Assim, as partes do hino que foram cortadas na Parte I, que compreende o enquadramento teórico fundamental para a prática, não são menos importantes. Elas não estão a ser especialmente consideradas nesta Postagem apenas porque pensei manter o foco nos aspectos práticos. Como exemplo, desejo mencionar o primeiro e sublime verso, que serve de introdução para todo o trabalho. Este verso fornece uma espécie de pré-requisito para a prática; o tema básico é de que o mundo é irreal, então não corra atrás dele. Isso é puro Advaita, o próprio Sankara poderia tê-lo escrito.
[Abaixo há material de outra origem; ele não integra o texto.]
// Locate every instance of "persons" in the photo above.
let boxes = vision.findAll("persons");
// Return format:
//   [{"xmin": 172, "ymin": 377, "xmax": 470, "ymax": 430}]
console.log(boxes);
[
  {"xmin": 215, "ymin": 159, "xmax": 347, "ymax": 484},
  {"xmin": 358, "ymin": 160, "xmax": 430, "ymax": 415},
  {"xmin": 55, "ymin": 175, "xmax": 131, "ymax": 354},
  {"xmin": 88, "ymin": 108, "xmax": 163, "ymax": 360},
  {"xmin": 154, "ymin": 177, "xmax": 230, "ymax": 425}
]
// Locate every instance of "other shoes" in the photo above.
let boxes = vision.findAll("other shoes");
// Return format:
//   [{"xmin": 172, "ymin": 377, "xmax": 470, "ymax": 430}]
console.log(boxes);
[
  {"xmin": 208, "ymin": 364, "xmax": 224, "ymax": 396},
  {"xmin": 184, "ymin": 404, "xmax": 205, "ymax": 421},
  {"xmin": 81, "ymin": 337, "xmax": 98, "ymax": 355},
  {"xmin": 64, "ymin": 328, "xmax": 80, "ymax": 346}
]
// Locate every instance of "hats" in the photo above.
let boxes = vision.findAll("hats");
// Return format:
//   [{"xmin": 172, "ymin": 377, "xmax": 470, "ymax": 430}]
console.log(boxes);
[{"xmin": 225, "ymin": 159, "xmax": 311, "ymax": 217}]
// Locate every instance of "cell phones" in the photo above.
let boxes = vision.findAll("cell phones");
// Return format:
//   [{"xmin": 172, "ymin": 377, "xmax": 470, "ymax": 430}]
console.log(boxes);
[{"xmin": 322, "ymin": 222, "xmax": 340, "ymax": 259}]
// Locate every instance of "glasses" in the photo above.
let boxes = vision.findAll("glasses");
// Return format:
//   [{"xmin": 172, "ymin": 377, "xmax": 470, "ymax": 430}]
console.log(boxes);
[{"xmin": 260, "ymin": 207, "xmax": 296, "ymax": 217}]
  1. Verdadeiro, forte, para sempre viçoso se ergue o Ser. É dele na verdade que surge o fantasma corpo e o fantasma mundo. Quando esta ilusão é destruída e nem uma partícula permanece, o Sol do Ser brilha resplandecente e real na vastidão do coração expandido. Trevas morrem, aflições terminam, e a Bem-aventurança brota.

Além disso, antes de começarmos o nosso debate, deixe-me dizer que estou consciente do facto de que cada um de nós teria desenvolvido o seu próprio estilo de fazer Vichara.  Uma prática espiritual desta natureza requer um alto nível de convicção por parte do sadhaka. Isso faz com que, naturalmente, sejam mantidos fortes pontos de vista sobre o que constitui a Vichara. Mas, ainda assim, creio eu, é importante a troca de ideias de vez em quando, uma maneira simples de aperfeiçoar e desenvolver a nossa prática. É com este espírito que  são apresentadas estas ideias sobre a Vichara, um trabalho muito humilde de partilha de opiniões. Permitam-me, contudo, apresentar sinceras desculpas no caso de alguém se sentir perturbado com alguma coisa apresentada aqui, ou na Parte I.


 O papel de "Quem sou eu?" ou "De onde sou eu?"


As instruções de Bhagavan no que diz respeito à prática da Vichara indicada no poema Anma Viddai são breves e simples:

“Inquirindo interiormente, pergunte ‘Quem sou eu? e de onde vem este pensamento ?’
Todos os outros pensamentos desaparecem.”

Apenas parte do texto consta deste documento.